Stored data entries
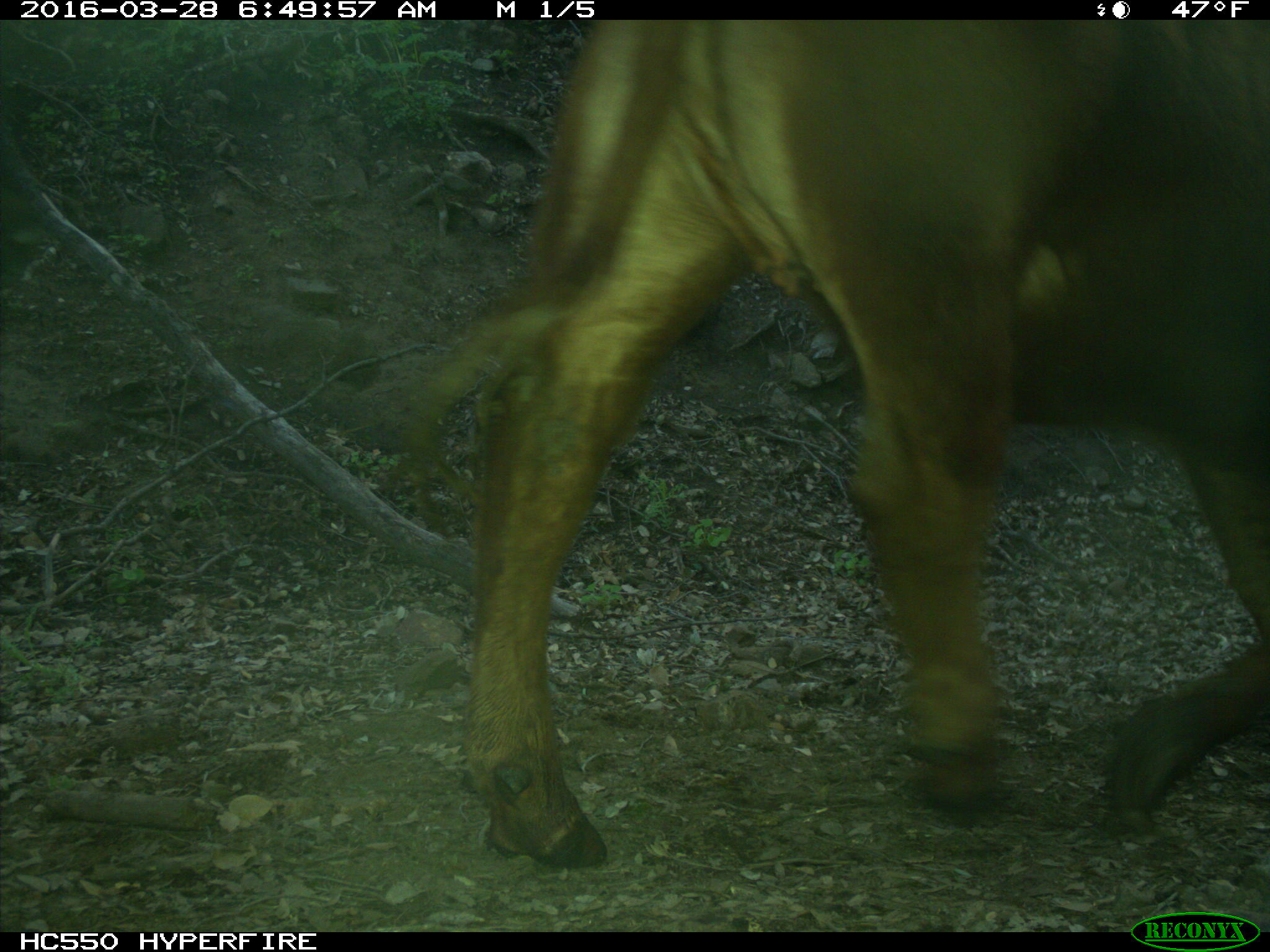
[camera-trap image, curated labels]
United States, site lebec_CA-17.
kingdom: Animalia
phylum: Chordata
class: Mammalia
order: Artiodactyla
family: Bovidae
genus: Bos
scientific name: Bos taurus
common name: domestic cow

## [Activity]
I'd like the entries above repeated exactly, but without any of their pictures.

## [Exercise response]
[camera-trap image, curated labels]
United States, site lebec_CA-17.
kingdom: Animalia
phylum: Chordata
class: Mammalia
order: Artiodactyla
family: Bovidae
genus: Bos
scientific name: Bos taurus
common name: domestic cow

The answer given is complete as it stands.